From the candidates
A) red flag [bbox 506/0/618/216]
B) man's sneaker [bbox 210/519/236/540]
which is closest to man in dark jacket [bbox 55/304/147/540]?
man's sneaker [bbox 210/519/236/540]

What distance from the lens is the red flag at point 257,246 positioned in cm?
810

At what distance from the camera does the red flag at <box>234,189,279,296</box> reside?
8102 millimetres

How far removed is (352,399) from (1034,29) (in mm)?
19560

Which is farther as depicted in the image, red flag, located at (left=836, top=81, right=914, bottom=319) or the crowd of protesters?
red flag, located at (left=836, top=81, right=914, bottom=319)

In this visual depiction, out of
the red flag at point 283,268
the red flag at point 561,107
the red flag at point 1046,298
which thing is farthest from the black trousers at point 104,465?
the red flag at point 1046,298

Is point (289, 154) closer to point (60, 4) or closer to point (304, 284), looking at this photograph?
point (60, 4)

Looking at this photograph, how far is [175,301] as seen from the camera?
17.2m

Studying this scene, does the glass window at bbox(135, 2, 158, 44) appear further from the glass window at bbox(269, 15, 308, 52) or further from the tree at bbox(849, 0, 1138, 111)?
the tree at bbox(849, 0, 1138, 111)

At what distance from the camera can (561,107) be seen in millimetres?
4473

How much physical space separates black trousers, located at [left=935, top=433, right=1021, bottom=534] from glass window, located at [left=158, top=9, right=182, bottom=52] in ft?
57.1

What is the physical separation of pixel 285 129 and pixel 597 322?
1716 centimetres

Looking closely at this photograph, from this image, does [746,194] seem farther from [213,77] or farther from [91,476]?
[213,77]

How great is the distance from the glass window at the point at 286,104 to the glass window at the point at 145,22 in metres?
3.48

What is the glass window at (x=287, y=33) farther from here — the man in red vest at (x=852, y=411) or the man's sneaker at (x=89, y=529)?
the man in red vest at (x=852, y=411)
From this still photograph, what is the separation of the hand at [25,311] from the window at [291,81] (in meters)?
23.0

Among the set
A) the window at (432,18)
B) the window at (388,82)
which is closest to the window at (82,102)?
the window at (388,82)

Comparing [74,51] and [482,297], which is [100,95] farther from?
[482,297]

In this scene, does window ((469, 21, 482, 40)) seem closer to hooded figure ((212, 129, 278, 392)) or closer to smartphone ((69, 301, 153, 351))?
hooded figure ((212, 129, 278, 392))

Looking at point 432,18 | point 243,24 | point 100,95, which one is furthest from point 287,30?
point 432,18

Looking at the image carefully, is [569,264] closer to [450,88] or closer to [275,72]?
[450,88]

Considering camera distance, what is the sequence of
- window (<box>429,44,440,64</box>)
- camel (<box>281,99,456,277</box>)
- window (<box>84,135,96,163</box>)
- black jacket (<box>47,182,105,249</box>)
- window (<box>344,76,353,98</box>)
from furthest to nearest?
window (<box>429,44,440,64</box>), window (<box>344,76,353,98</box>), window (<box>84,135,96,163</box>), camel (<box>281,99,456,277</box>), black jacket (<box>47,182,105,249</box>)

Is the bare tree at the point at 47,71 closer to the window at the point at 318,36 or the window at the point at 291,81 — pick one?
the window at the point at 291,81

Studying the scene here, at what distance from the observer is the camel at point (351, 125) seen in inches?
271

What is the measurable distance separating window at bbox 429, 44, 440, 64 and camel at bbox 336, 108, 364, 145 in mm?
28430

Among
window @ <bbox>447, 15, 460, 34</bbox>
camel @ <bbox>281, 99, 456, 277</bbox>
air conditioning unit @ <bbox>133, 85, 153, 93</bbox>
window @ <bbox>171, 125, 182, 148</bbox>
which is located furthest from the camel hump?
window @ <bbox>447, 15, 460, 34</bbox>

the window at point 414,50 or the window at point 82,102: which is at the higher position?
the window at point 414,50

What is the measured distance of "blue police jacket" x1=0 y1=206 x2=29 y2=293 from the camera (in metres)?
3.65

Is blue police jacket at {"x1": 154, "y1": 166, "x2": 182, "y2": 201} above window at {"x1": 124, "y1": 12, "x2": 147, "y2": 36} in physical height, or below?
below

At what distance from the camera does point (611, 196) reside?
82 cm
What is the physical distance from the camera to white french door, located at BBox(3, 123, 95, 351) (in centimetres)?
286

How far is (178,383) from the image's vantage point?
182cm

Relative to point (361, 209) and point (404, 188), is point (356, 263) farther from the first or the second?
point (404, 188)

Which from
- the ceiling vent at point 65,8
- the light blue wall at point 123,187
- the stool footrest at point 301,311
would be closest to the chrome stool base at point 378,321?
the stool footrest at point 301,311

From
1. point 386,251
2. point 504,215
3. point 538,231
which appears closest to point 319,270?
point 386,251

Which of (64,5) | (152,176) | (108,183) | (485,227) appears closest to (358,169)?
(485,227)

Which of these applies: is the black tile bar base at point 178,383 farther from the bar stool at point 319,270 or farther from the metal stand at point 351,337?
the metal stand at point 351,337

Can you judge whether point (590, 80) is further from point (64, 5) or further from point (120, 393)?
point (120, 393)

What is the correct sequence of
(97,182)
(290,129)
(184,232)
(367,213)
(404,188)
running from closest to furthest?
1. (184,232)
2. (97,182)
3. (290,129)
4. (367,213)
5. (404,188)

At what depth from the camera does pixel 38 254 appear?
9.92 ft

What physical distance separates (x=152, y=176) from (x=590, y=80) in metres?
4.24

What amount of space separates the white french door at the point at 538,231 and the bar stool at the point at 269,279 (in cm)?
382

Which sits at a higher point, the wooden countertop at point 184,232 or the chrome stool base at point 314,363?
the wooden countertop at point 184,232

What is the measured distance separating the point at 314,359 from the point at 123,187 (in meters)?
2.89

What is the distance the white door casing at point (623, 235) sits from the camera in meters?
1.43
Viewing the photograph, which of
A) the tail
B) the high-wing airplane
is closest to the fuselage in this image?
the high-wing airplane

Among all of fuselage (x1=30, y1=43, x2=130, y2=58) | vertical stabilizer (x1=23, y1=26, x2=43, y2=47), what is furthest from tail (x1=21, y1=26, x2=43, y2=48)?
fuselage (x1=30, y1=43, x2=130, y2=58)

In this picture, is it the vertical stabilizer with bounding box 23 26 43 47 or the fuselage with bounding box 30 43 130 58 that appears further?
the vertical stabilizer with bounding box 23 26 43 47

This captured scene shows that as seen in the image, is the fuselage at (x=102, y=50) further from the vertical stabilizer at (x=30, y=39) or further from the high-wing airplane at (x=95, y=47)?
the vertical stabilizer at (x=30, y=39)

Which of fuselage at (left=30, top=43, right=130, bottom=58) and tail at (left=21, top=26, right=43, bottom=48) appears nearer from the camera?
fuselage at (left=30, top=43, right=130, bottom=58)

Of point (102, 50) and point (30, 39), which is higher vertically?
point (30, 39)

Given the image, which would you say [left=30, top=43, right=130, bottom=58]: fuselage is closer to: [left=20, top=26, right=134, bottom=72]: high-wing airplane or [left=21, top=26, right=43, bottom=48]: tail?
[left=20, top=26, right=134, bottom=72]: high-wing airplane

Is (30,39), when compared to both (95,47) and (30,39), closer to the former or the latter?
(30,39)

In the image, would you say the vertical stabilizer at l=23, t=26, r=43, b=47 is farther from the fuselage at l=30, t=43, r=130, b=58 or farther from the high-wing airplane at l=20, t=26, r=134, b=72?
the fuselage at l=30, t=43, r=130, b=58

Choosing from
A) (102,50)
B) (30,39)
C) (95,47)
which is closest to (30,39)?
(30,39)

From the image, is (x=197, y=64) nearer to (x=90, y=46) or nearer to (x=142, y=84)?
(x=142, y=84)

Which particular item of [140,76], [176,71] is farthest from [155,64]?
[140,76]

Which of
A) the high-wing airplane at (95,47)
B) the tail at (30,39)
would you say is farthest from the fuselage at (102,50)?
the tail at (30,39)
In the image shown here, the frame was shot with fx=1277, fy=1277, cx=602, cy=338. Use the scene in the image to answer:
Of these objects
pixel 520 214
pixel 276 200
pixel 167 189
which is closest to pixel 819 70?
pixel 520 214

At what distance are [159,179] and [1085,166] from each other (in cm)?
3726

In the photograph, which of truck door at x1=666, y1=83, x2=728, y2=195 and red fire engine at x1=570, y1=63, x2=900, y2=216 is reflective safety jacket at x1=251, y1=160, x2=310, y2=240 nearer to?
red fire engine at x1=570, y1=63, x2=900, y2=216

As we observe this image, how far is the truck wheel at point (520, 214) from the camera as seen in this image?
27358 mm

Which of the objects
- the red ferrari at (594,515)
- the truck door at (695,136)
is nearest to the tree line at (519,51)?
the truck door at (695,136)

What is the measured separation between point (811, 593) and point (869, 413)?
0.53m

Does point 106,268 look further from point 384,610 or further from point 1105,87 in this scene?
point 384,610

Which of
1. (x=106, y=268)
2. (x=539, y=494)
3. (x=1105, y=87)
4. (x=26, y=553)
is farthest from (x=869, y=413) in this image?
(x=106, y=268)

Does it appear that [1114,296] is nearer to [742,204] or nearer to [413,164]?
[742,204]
==*==
- **Exercise details**
Reproduce the lines of the entries above exactly, but only from the line containing "Is (30,39), when" through the final line.

- **In response**
Is (30,39), when compared to both (95,47) and (30,39), closer to the former or the latter?
(30,39)

In the image, would you say the vertical stabilizer at l=23, t=26, r=43, b=47 is farther from the fuselage at l=30, t=43, r=130, b=58 or farther from the high-wing airplane at l=20, t=26, r=134, b=72?
the fuselage at l=30, t=43, r=130, b=58

Choosing from
A) (102,50)
B) (30,39)
C) (95,47)
which is closest to (30,39)?
(30,39)

From the image, is (x=197, y=64) nearer to (x=90, y=46) or nearer to (x=142, y=84)?
(x=142, y=84)

Which particular item of [140,76], [176,71] is farthest from [155,64]?
[140,76]

Which of
A) the high-wing airplane at (95,47)
B) the tail at (30,39)
would you say is farthest from the fuselage at (102,50)?
the tail at (30,39)
In the image shown here, the frame was shot with fx=1277, fy=1277, cx=602, cy=338. Use the scene in the image to answer:
Of these objects
pixel 520 214
pixel 276 200
pixel 167 189
which is closest to pixel 819 70?
pixel 520 214

At what distance are [159,179] and [1085,166] from each other (in cm)?
3726

In the photograph, which of truck door at x1=666, y1=83, x2=728, y2=195 and red fire engine at x1=570, y1=63, x2=900, y2=216 is reflective safety jacket at x1=251, y1=160, x2=310, y2=240 nearer to?
red fire engine at x1=570, y1=63, x2=900, y2=216

As we observe this image, how far is the truck wheel at point (520, 214) from the camera as seen in this image?
27358 mm

Which of the objects
- the red ferrari at (594,515)
- the truck door at (695,136)
is nearest to the tree line at (519,51)?
the truck door at (695,136)

What is the measured separation between point (811, 593) and point (869, 413)?
0.53m

Does point 106,268 look further from point 384,610 or further from point 1105,87 in this scene?
point 384,610

Which of
1. (x=106, y=268)
2. (x=539, y=494)
3. (x=1105, y=87)
4. (x=26, y=553)
is farthest from (x=869, y=413) in this image?
(x=106, y=268)

Does it appear that [1114,296] is nearer to [742,204] or nearer to [413,164]?
[742,204]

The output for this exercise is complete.